A rotation robust shape transformer for cartoon character recognition

Qi Jia, Xinyu Chen, Yi Wang, Xin Fan, Haibin Ling, Longin Jan Latecki

Published: 01 Jan 2024, Last Modified: 20 Jul 2025Vis. Comput. 2024EveryoneRevisionsBibTeXCC BY-SA 4.0

Abstract: Recognizing cartoon characters accurately is important for animators to design and create cartoon scenarios by utilizing existing cartoon materials. Current deep learning approaches are sensitive to image rotation and heavily rely on rich textures that rarely exist in cartoon figures. In order to address this problem, the focus of our work is on the distinct nature of shapes, which mostly encodes the geometric structure of contours, rendering more discriminative and robust features than textures. We propose a rotation robust shape transformer for cartoon character recognition.
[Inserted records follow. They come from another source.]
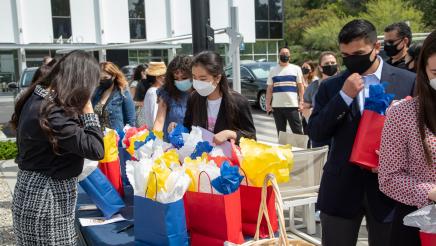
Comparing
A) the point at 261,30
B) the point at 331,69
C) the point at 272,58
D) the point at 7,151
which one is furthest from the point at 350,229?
the point at 272,58

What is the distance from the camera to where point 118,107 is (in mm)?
4664

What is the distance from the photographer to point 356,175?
2.07m

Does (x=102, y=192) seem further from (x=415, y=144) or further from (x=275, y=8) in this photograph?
(x=275, y=8)

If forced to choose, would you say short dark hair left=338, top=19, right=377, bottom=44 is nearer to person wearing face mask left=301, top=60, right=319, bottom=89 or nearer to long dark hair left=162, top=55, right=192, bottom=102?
long dark hair left=162, top=55, right=192, bottom=102

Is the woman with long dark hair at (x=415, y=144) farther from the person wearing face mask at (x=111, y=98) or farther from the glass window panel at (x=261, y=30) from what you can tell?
the glass window panel at (x=261, y=30)

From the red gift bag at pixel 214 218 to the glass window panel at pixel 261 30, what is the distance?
2968 cm

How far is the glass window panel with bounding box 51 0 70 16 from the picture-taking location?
24.7m

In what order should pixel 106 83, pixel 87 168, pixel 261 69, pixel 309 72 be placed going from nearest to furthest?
pixel 87 168, pixel 106 83, pixel 309 72, pixel 261 69

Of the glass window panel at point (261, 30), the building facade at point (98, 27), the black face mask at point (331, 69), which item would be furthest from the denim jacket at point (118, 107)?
the glass window panel at point (261, 30)

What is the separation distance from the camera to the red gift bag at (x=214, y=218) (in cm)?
205

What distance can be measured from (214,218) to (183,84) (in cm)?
192

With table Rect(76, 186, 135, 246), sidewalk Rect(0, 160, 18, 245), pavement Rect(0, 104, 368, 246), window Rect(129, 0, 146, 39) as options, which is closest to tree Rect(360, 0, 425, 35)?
window Rect(129, 0, 146, 39)

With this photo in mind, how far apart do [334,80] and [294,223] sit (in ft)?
8.53

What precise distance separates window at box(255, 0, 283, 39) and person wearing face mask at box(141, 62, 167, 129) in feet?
86.0
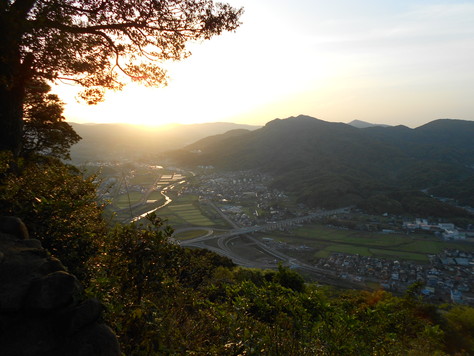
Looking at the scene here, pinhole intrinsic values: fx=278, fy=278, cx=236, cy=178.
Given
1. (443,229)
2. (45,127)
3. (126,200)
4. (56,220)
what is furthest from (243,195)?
(56,220)

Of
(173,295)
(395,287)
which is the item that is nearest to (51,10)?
(173,295)

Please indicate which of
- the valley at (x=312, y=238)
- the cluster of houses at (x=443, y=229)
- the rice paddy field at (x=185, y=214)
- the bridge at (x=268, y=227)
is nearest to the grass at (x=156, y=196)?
the valley at (x=312, y=238)

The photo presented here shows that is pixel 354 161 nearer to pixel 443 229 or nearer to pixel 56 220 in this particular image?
pixel 443 229

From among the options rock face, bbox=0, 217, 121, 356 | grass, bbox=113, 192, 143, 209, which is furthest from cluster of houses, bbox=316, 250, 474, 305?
grass, bbox=113, 192, 143, 209

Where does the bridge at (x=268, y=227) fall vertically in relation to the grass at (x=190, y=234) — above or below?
below

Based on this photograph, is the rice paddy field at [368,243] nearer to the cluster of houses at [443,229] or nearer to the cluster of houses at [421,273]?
the cluster of houses at [421,273]
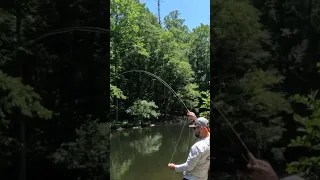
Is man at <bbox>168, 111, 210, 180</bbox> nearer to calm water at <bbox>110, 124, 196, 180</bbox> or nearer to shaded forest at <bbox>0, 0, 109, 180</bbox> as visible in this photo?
shaded forest at <bbox>0, 0, 109, 180</bbox>

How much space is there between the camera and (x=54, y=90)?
7.25ft

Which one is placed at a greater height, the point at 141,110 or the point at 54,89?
the point at 54,89

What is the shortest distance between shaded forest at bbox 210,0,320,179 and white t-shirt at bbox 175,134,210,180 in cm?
113

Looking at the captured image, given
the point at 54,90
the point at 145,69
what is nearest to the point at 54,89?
the point at 54,90

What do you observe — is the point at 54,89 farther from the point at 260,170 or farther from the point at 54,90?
the point at 260,170

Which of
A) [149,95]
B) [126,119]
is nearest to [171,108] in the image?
[149,95]

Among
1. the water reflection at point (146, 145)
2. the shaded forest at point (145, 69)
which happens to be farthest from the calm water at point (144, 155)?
the shaded forest at point (145, 69)

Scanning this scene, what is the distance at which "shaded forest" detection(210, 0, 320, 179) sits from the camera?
2.00 metres

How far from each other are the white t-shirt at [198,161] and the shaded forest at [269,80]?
3.71 feet

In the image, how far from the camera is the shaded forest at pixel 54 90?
7.16 ft

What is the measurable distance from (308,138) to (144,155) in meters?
12.6

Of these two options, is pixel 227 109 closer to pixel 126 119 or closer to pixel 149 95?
pixel 126 119

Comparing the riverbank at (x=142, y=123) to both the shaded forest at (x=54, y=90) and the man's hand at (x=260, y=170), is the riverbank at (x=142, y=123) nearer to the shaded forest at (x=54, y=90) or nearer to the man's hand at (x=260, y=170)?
the shaded forest at (x=54, y=90)

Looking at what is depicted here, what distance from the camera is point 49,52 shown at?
220 centimetres
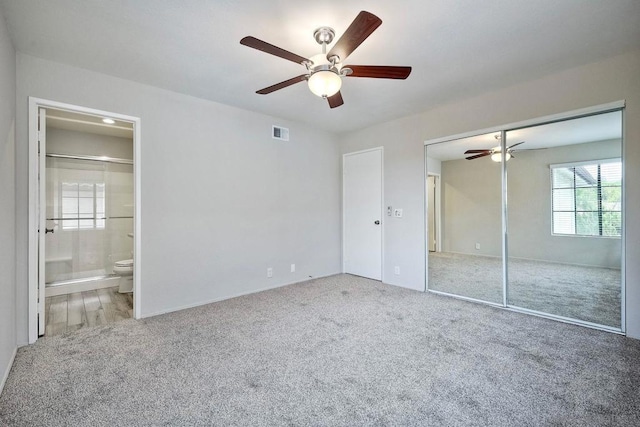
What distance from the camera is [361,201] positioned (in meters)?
4.88

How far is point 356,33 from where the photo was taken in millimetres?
1681

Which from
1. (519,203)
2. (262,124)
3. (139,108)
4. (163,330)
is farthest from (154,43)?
(519,203)

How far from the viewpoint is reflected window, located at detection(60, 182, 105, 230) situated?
14.7 feet

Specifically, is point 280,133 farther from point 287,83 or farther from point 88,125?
point 88,125

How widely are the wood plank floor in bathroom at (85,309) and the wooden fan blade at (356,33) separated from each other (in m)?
3.44

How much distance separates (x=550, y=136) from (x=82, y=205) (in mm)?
6625

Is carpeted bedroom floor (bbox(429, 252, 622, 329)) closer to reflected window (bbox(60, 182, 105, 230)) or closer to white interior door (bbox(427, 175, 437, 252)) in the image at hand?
white interior door (bbox(427, 175, 437, 252))

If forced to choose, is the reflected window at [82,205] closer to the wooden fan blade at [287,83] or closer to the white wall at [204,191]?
the white wall at [204,191]

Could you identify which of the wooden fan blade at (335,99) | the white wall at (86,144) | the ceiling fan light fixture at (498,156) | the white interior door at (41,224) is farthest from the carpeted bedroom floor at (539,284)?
the white wall at (86,144)

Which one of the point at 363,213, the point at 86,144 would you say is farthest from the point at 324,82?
the point at 86,144

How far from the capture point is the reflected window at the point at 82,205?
14.7 ft

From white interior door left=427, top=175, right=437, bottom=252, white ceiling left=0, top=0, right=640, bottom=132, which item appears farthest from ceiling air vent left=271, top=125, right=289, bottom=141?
white interior door left=427, top=175, right=437, bottom=252

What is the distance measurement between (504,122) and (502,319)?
2.20 meters

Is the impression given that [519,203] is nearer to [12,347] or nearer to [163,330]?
[163,330]
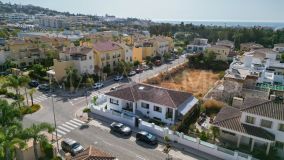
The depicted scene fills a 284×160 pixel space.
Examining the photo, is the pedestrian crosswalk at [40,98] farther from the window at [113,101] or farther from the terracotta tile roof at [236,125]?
the terracotta tile roof at [236,125]

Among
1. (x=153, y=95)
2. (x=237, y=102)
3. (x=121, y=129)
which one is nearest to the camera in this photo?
(x=121, y=129)

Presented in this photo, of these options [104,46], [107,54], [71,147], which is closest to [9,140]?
[71,147]

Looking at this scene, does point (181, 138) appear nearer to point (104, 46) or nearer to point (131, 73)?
point (131, 73)

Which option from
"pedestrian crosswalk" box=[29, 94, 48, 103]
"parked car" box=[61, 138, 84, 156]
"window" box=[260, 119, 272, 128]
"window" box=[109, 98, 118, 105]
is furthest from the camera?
"pedestrian crosswalk" box=[29, 94, 48, 103]

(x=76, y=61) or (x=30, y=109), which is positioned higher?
(x=76, y=61)

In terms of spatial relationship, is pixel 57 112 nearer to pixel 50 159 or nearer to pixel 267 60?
pixel 50 159

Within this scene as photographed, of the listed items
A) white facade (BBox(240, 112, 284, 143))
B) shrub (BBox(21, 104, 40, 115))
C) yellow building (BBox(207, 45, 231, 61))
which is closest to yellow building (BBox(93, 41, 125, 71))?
shrub (BBox(21, 104, 40, 115))

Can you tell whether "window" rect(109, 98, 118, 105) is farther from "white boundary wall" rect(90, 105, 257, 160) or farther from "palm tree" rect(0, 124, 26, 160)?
"palm tree" rect(0, 124, 26, 160)
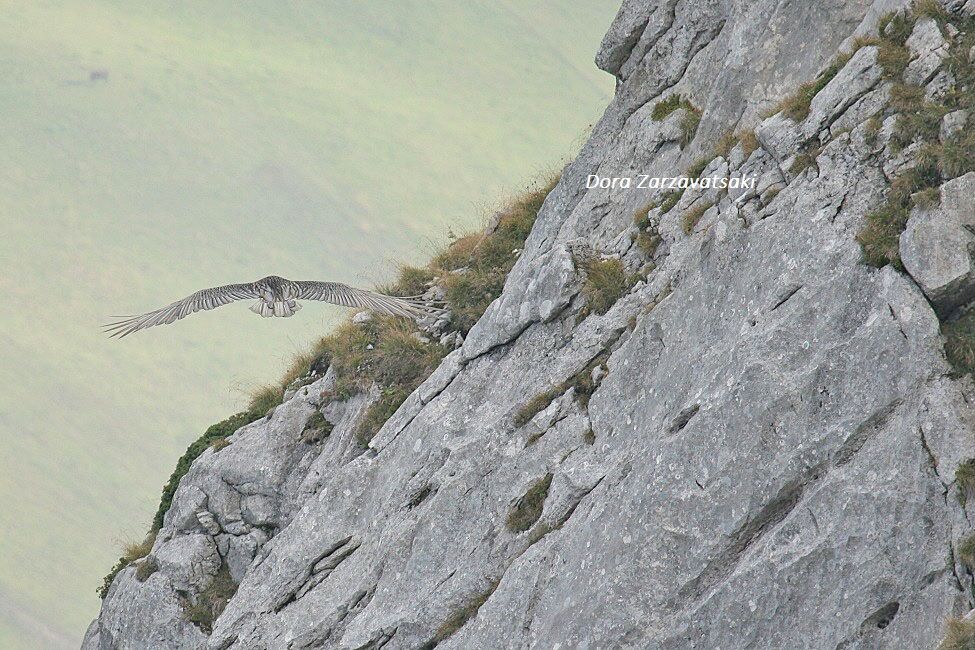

As the filters in deep learning hardly detect discriminative gradient information in cartoon figures, we leverage multi-scale shape context (SC) to obtain the geometry of contour sampling points other than differences in gray level. Further, we propose a rotation-invariant positional encoding to depict the geometric relations of local shape features. The contributions of the different scales of SC templates are learned by attention-based transformer encoder. The obtained network is able to learn shape information effectively from cartoon contours only. The simplistic design attains surprisingly nearly 100% recognition accuracy, which beats both handcrafted and deep learning methods on the proposed challenging Cartoon dataset and traditional datasets. In particular, we gain 86.19% recognition accuracy on rotation test set, rendering an overwhelming superiority of 58.30 percentage higher than the state-of-the-art methods. Moreover, we develop an online cartoon character recognition application for animation scenarios.